Es verdad que en España hay muy poco respeto a las instituciones. En una democracia, eso tiene una vertiente dañina, porque las instituciones representan la soberanía popular. A mí siempre me llama la atención que cuando los periodistas se acercan al presidente del gobierno lo llaman por su nombre de pila, en prueba de llaneza democrática, pero cuando interpelan, por ejemplo, a la duquesa de Alba, le dicen, con mucha reverencia, “Señora duquesa”. Se ve que seguimos creyendo más en la autoridad feudal que en la representativa, o por lo menos que inspira más respeto.

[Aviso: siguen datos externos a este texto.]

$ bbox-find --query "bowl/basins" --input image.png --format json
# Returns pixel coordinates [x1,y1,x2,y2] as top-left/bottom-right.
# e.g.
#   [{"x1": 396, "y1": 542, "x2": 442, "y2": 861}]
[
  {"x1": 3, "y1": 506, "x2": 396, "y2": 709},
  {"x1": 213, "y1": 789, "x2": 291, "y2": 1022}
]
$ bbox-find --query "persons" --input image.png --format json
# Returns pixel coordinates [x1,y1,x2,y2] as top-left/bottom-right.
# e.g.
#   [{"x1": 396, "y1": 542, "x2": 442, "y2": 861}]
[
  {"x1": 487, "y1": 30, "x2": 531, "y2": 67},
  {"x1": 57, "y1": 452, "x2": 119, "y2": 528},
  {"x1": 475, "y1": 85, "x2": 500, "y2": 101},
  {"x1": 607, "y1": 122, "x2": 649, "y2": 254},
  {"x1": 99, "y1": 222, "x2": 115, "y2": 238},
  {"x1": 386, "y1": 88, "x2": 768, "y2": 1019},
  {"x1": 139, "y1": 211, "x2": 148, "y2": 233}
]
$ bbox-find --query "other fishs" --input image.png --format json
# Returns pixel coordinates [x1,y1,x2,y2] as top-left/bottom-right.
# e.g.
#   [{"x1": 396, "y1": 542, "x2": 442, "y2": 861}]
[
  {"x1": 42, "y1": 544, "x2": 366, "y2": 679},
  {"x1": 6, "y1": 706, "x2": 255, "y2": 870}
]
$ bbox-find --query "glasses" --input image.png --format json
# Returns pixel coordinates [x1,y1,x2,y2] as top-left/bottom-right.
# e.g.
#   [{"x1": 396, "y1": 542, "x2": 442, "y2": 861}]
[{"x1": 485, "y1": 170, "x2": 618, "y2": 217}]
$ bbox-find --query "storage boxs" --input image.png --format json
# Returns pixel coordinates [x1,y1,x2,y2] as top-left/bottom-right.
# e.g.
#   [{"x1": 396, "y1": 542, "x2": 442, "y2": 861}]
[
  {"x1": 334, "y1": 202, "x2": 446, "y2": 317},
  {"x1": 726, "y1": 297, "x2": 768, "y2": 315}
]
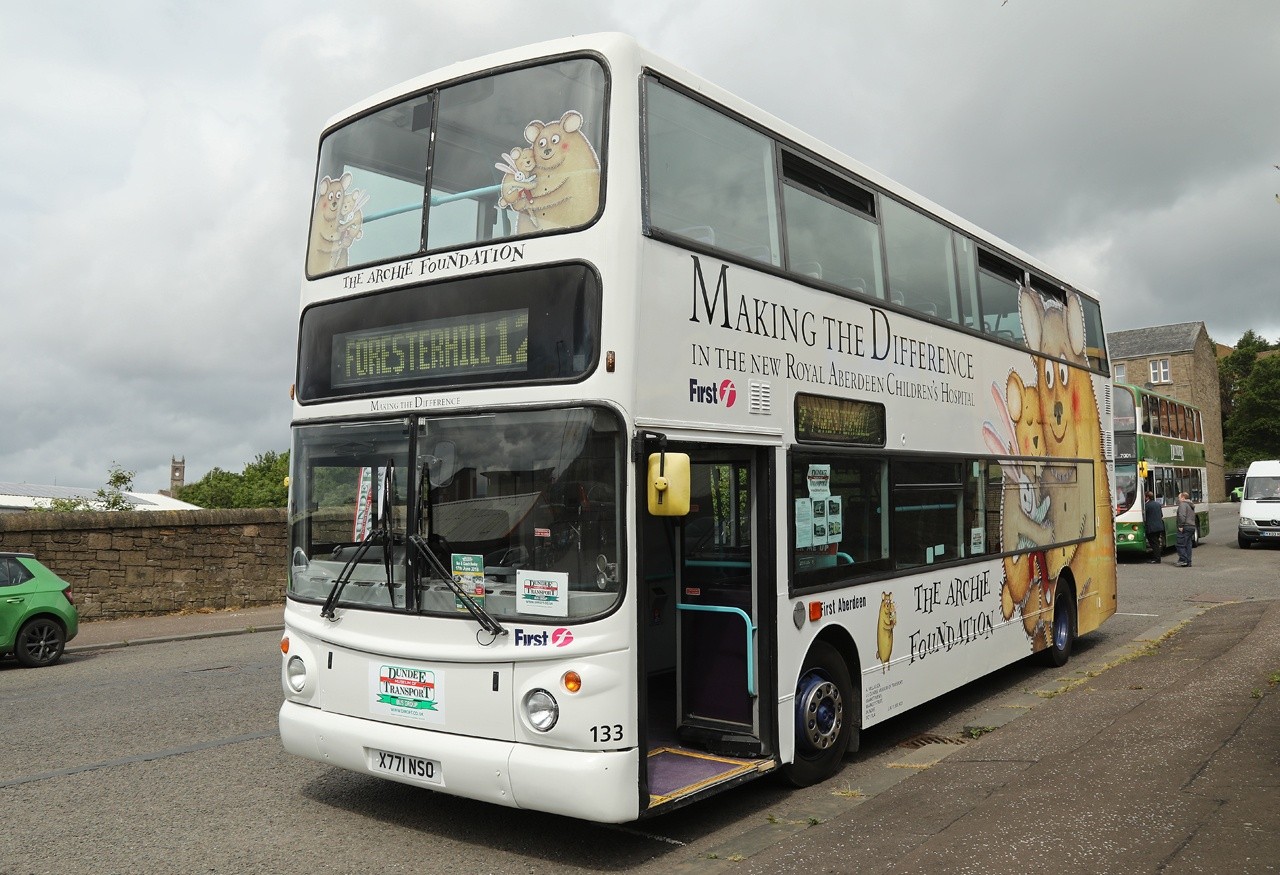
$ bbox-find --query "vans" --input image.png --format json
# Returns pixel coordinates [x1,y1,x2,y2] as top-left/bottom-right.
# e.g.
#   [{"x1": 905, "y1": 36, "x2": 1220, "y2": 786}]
[{"x1": 1238, "y1": 459, "x2": 1280, "y2": 549}]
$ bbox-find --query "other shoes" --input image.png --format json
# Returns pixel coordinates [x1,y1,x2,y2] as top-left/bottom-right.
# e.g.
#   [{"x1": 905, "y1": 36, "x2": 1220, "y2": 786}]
[
  {"x1": 1172, "y1": 560, "x2": 1191, "y2": 567},
  {"x1": 1150, "y1": 560, "x2": 1161, "y2": 564}
]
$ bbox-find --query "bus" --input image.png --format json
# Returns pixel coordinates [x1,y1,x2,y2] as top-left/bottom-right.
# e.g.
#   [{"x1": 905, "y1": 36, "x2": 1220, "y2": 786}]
[
  {"x1": 1112, "y1": 382, "x2": 1211, "y2": 555},
  {"x1": 280, "y1": 31, "x2": 1120, "y2": 825}
]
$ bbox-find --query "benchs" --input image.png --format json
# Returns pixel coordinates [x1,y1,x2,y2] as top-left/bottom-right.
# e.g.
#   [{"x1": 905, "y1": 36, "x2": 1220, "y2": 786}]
[{"x1": 674, "y1": 226, "x2": 1015, "y2": 345}]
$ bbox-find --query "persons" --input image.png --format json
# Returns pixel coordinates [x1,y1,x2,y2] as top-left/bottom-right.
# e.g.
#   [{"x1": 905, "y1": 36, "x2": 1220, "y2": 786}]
[
  {"x1": 1145, "y1": 492, "x2": 1163, "y2": 564},
  {"x1": 1173, "y1": 492, "x2": 1195, "y2": 567}
]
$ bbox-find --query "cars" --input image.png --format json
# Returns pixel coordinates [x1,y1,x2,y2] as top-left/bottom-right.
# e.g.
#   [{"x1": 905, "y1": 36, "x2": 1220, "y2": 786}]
[
  {"x1": 1226, "y1": 487, "x2": 1243, "y2": 502},
  {"x1": 0, "y1": 551, "x2": 78, "y2": 667}
]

Respeto no significa reverencia, ni mucho menos falta de crítica. Porque algo nos importa y porque es nuestro nos es preciso someterlo a la crítica más exigente, a ser posible fundamentada y racional, con cuidado de no dejarnos llevar por la obcecación ideológica, a favor o en contra.
Pero un problema en España es que quienes menos respeto tienen por las instituciones son muchas veces los mismos que las encarnan o que las dirigen. Ni los más fieros republicanos le han hecho más daño a la monarquía que algunos miembros de la familia real. Nada desprestigia más al poder judicial que la politización descarada de quienes lo gobiernan, su obediencia a las coacciones y a los intereses partidistas. Y casi nada ha dañado la imagen del Instituto Cervantes como esa invitación al presidente de Guinea Ecuatorial a dar una conferencia en su sede de Bruselas. El saqueo de la riqueza petrolífera de un país donde la gente sigue siendo pobrísima es uno de los escándalos que por algún motivo apenas tienen eco en España.
Este tipo de decisiones, vienen de arriba, desde luego: imposiciones políticas sobre una institución que debiera ser profesional y autónoma en su funcionamiento. Lo que me soprende es que nadie, en la cadena de obediencias que va desde una llamada de teléfono en las alturas hasta la programación de un acto en la sede del Cervantes en Bruselas, haya tenido la dignidad de dimitir, aunque solo fuera en defensa del buen nombre de una institución.